Without change, there can’t be any hope nor motivation to learn to overcome discomfort.
As Nora enters the next stage of infanthood, I’m excited to see not only how she will change (last week, she rolled for the first time, grabbed a toy for the first time, and put said toy into her mouth for the first time) but I'm also excited to see how my mothering will change in response. With every new thing she learns, I must learn her anew. And I must learn myself anew.
The other day, she was fussing because of gas and crying a bit and I took her into my arms and asked Google to play some music for us and we danced. Her cries became song. A song of frustration. Life is hard, she sang.
And I sang back: This life thing is hard, but it doesn’t mean we can’t make it fun.
We kept dancing and she burped to her own beat until we both felt better.
A most recent challenge
Something I'm grappling with right now is how I might adjust my pumping schedule to get some of my time back. Some part of me keeps delaying…I said I would drop a pump in Week 12. Then I pushed it to when she turned 3 months. Nora will be 14 weeks in two days and I’m still pumping eight times a day.
I can’t seem to let go—let go of the guilt that feels sown into every fibre of my being, but also the pride I have in myself for getting this far and without it draining my spirits. My milk supply completely covers her needs now and it's felt so good to be able to do that for her. And as I mentioned in my previous post, my pumping journey has had many silver linings as well as outright benefits. But it's also objectively exhausting to spend 4+ hours a day hooked up to a pump. Math-ing my day into three-hour chunks is a strange way to live. It robs me of spontaneity. Yet, never before have I woken up in the middle of the night to not only pump but to write (yes…while I pump—case in point.)
As with many things, the way forward is somewhere in the middle. I won't be outright stopping pumping because I value being able to provide her with my antibodies, and breastmilk, I believe, is easier on her young stomach than formula. But I also have to change according to her changing needs. As well as my own.
She will demand more of my energy as she becomes more physically capable. And I also want to be more physically capable. (My arms are already growing tired and she’s only 11 pounds!) I miss yoga. I miss being able to leave the house without my collection cups. I miss going bra-less. I miss sleeping more than 3 or 4 hours in a row.

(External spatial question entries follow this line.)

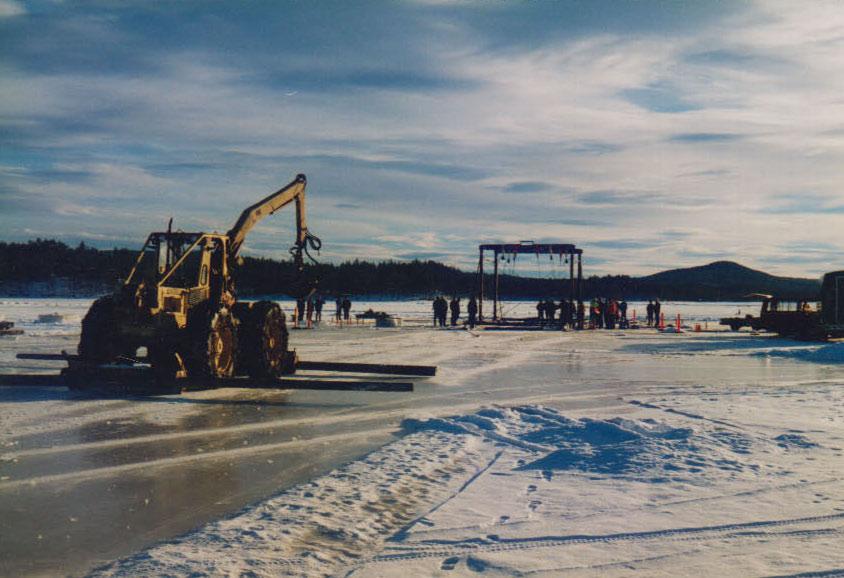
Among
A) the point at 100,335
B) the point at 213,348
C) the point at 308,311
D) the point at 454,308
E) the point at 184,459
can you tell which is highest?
the point at 454,308

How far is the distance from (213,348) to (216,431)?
12.2ft

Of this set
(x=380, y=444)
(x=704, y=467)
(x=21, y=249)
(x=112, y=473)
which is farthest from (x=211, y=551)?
(x=21, y=249)

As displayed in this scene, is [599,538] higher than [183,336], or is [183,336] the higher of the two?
[183,336]

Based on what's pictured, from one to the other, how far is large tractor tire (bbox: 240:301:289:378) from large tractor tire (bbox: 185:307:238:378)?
415 mm

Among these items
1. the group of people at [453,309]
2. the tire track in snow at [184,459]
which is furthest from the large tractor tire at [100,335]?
the group of people at [453,309]

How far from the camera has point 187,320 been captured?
1398 centimetres

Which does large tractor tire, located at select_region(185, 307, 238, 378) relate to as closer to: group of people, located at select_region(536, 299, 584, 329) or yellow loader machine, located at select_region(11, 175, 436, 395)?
yellow loader machine, located at select_region(11, 175, 436, 395)

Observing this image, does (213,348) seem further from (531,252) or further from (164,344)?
(531,252)

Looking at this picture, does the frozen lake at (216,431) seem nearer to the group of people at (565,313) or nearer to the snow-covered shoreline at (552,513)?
the snow-covered shoreline at (552,513)

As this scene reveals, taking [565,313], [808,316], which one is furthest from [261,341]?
[565,313]

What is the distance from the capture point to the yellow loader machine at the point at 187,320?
43.8 feet

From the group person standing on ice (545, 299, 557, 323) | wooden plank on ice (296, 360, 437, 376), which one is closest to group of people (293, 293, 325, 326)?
person standing on ice (545, 299, 557, 323)

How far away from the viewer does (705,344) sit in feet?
93.5

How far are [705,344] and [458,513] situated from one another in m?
24.5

My plan is to start dropping one pump to start. May not be every day but a least on days that I want to be more flexible, on days I'm out of the house more, or generally, when pumping begins to feel more of a constraint on myself than an act of giving.

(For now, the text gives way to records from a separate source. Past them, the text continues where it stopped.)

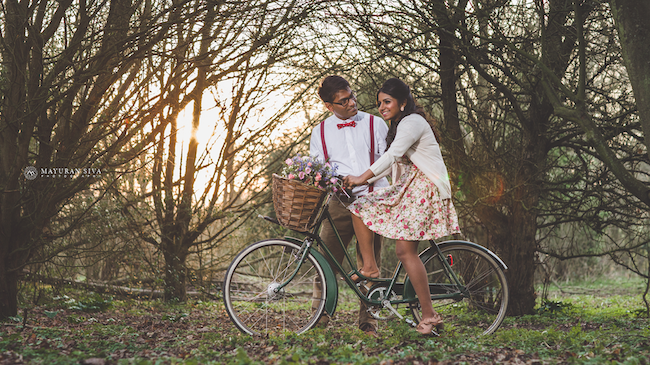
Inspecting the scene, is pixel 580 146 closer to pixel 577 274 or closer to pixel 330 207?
pixel 330 207

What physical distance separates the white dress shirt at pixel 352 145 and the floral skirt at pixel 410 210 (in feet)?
1.04

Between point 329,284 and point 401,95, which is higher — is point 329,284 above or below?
below

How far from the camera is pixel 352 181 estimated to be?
3.45 m

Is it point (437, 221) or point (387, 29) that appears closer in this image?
point (437, 221)

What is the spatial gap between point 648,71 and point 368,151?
1.96 meters

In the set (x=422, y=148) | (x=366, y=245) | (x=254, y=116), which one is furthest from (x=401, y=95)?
(x=254, y=116)

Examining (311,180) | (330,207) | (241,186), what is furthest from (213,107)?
(311,180)

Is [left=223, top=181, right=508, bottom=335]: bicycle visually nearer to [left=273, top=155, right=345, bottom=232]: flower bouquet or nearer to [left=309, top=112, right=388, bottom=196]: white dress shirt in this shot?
[left=273, top=155, right=345, bottom=232]: flower bouquet

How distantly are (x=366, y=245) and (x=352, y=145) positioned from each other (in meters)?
0.81

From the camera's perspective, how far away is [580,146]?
18.6 ft

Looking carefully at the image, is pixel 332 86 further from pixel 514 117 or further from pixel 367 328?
pixel 514 117

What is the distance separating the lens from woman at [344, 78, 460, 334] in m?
3.51

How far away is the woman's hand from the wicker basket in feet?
0.53

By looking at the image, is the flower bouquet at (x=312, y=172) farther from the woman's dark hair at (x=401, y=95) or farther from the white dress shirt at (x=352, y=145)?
the woman's dark hair at (x=401, y=95)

And we will see how Nora adjusts her feeding rhythm too. I may just find we sync up anyway because she, too, has new energy and sleep requirements. She’s long been sleeping in 5- to 7-hour blocks. Perhaps it’s time my pumping schedule followed suit and I let myself sleep…
I have to be open to change in myself as much as in her. We are a pair, forever bound, helping each other get through the uncomfortable parts together and apart by doing this adventure together.